• Required action
Write out each record in full and exactly as given. Skip any pictures.

────────

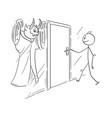 cartoon of man who is ready to open door but vector image vector image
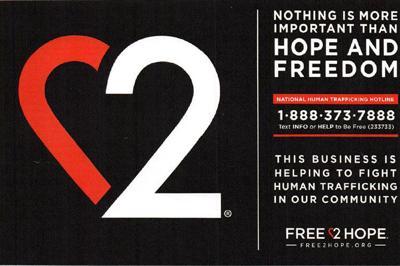 Free 2 Hope.jpg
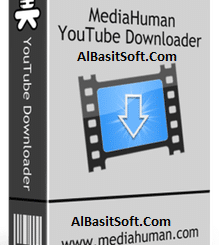 MediaHuman YouTube Downloader 3.9.9.29 (0512) With Crack(AlBasitSoft.Com)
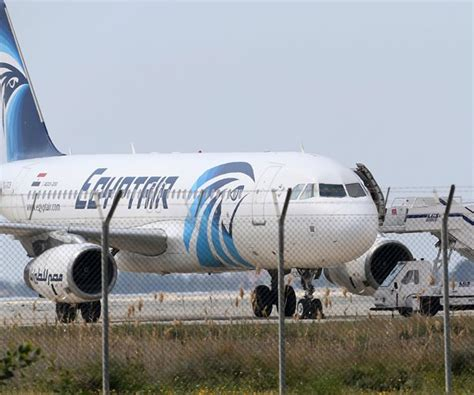 bureau egyptair brings in specialized search ship for egyptair hunt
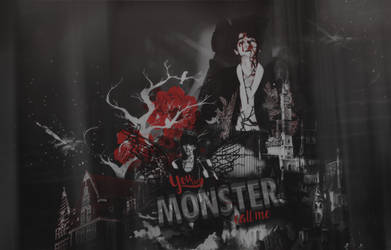 PSDSHARE1 - You can call me Monster [Baekhyun] by MiNNieeeeeeee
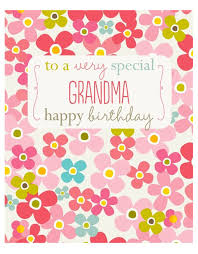 special grandma birthday card grandma birthday card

────────

• Exercise result
 cartoon of man who is ready to open door but vector image vector image
 Free 2 Hope.jpg
 MediaHuman YouTube Downloader 3.9.9.29 (0512) With Crack(AlBasitSoft.Com)
 bureau egyptair brings in specialized search ship for egyptair hunt
 PSDSHARE1 - You can call me Monster [Baekhyun] by MiNNieeeeeeee
 special grandma birthday card grandma birthday card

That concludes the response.